=== Section Start ===

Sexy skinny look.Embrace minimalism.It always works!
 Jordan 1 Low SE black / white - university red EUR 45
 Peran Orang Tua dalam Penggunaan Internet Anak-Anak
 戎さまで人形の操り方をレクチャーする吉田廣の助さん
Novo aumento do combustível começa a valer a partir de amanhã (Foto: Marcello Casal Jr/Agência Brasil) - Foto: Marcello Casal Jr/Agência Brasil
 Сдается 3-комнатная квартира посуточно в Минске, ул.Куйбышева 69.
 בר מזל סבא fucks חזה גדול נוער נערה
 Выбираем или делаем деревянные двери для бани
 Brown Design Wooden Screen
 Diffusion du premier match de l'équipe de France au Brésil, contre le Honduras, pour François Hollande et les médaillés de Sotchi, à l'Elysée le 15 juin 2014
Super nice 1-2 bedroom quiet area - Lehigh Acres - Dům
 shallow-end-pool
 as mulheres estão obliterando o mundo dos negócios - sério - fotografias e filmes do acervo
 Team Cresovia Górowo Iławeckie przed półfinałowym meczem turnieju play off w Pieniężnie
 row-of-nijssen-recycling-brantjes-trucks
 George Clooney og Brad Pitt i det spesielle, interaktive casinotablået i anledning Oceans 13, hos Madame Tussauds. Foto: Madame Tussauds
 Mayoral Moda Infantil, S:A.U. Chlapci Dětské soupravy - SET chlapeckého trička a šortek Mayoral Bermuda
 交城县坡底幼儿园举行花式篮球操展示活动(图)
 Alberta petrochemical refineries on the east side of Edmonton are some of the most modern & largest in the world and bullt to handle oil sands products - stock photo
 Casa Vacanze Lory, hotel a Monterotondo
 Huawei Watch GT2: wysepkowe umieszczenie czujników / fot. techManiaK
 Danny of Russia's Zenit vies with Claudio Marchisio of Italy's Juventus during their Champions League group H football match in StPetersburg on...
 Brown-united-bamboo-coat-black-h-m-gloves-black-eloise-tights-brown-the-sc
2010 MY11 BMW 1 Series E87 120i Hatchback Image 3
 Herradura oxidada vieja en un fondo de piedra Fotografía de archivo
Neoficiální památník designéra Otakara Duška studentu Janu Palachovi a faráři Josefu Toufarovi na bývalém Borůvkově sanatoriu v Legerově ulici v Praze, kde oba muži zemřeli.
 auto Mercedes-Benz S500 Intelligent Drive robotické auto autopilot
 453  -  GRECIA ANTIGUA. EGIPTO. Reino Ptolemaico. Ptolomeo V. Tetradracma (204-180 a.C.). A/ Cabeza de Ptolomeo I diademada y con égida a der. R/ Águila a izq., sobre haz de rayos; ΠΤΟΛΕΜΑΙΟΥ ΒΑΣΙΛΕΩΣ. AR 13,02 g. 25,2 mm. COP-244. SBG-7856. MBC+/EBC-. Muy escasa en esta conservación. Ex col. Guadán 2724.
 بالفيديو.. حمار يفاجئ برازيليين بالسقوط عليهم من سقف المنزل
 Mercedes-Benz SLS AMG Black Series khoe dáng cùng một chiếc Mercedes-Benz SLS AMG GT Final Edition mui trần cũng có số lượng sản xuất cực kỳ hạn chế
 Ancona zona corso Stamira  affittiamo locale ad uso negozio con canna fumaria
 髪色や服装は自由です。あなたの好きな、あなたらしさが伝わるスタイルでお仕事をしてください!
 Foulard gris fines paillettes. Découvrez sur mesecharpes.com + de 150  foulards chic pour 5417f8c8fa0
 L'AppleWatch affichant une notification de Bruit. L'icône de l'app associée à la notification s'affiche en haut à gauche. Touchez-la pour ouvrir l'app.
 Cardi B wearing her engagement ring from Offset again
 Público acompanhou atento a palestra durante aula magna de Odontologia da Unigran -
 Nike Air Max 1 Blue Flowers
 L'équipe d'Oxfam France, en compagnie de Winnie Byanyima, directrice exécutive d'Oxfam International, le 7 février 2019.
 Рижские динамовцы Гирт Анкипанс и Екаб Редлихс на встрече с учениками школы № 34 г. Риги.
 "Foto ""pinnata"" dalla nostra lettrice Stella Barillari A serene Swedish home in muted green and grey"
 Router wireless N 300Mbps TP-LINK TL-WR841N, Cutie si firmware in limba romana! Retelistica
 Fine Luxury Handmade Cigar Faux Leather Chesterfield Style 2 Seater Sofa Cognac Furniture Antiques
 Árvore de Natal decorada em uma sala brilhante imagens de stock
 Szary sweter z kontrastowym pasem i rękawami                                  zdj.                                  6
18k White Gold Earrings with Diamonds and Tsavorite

=== Section End ===

In the data above, find the line that contains "Casa Vacanze Lory, hotel a Monterotondo" and the line that contains "Danny of Russia's". Repeat exactly those lines and every line between them, and only those.

 Casa Vacanze Lory, hotel a Monterotondo
 Huawei Watch GT2: wysepkowe umieszczenie czujników / fot. techManiaK
 Danny of Russia's Zenit vies with Claudio Marchisio of Italy's Juventus during their Champions League group H football match in StPetersburg on...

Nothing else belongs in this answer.